Les juges de proximité peuvent être appelés à siéger au sein de la formation collégiale du tribunal de grande instance. Ils peuvent être appelés également à statuer sur requête en injonction de payer, sachant que la limite actuelle de 4 000 euros qui sert aujourd'hui à déterminer la compétence du juge de proximité est supprimée. Cette disposition libère par conséquent le tribunal d'instance, auquel cette compétence est aujourd'hui attribuée au-delà de 4 000 euros, du traitement de ce contentieux.

Les juges de proximité peuvent procéder aussi à certaines mesures d'instruction consistant à se transporter sur les lieux à l'occasion des vérifications personnelles du juge, à entendre les parties à l'occasion de leur comparution personnelle et à entendre les témoins à l'occasion d'une enquête. Dans le même temps, le tribunal d'instance verra rétablie sa compétence sur les litiges civils de moins de 4 000 euros. Et le tribunal de police redeviendra compétent pour connaître des contraventions ; mais, lorsqu'il connaîtra des contraventions des quatre premières classes, il sera alors constitué par un juge de proximité et à défaut par un juge du tribunal d'instance.

Cette rétrocession indirecte au juge de proximité du contentieux pénal qui lui est actuellement soumis, neutralise en cette matière l'effet de la suppression de la juridiction de proximité.

Tel n'est en revanche pas le cas pour le contentieux civil, qui se trouve transféré dans sa totalité, à l'exclusion des injonctions de payer, aux tribunaux d'instance. Or les juridictions d'instance ne paraissent pas en mesure d'absorber le contentieux ainsi réattribué. C'est la raison majeure qui justifie le report au 1er janvier 2015.

Ce délai supplémentaire doit permettre aux tribunaux d'instance de s'adapter à cette nouvelle charge de travail et à la redéfinition de leurs missions, en lien avec les juges de proximité.

Ainsi, le groupe UMP votera pour ce texte, devant le constat indéniable que ni les conditions pratiques, ni les conditions réglementaires de mise en oeuvre de la réforme ne sont réunies à ce jour. S'opposer à cette proposition de loi reviendrait à nier les défis quotidiens auxquels sont déjà confrontés les greffiers, les magistrats et les fonctionnaires des tribunaux d'instance, et notre justice, dans son ensemble.

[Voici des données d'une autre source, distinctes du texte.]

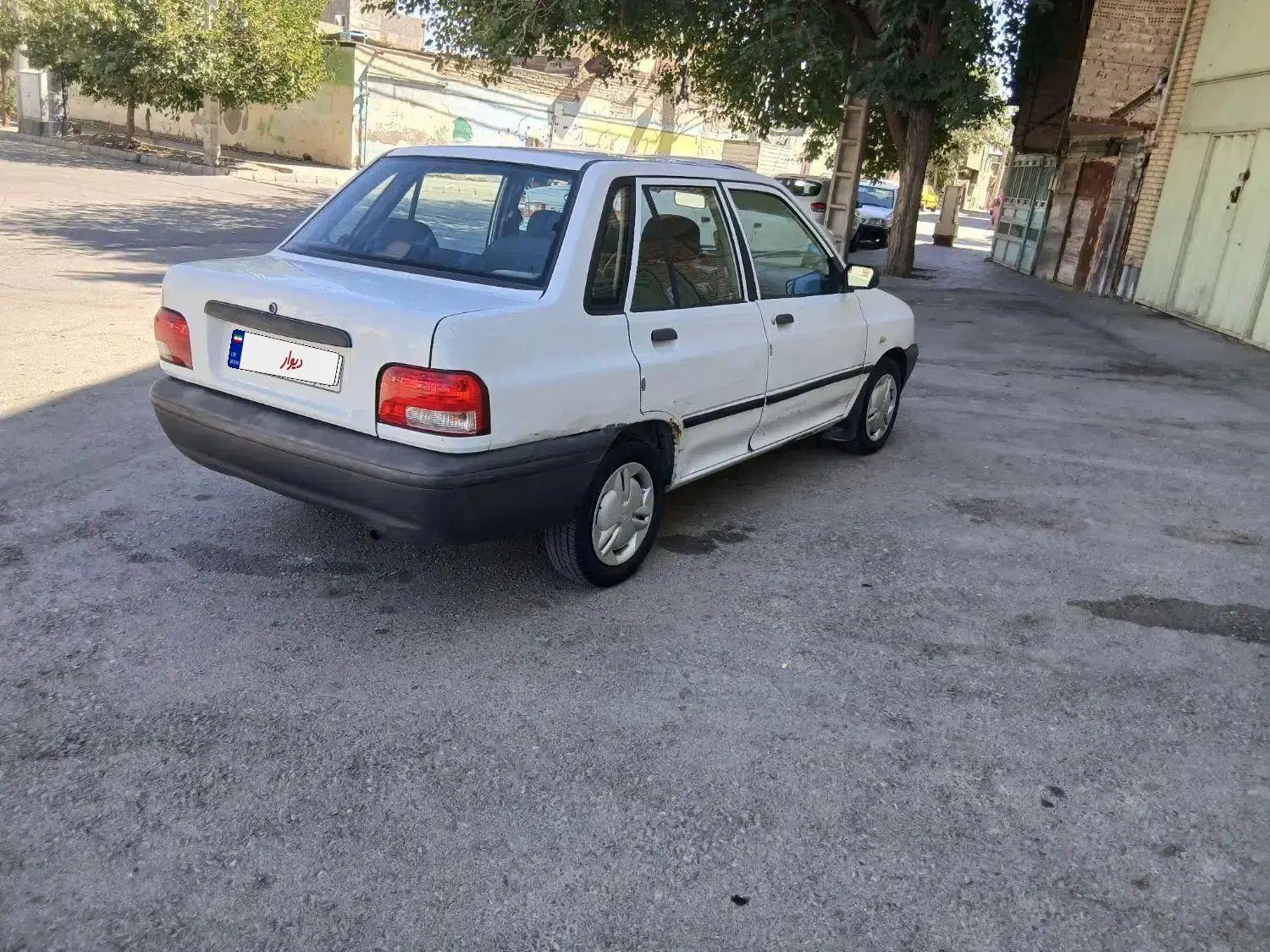 پراید 131 SL - 1390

Je conclurai en disant – et je sais que mon collègue Yves Nicolin pense la même chose – qu'il sera indispensable de mettre à profit le délai ouvert par ce texte pour conduire une réflexion d'ensemble sur la justice de proximité et la justice de première instance, au risque de ne pas pouvoir faire face à la situation dans deux ans. Nous avons donc le devoir d'approfondir notre réflexion sur cette question, devenue centrale pour le quotidien de nos compatriotes et j'espère qu'en dépit de l'absence de Mme la garde des sceaux ce soir, le Gouvernement saura répondre, dans les prochains mois, aux défis d'une justice de proximité efficace dans l'intérêt des justiciables et du bon fonctionnement de la justice.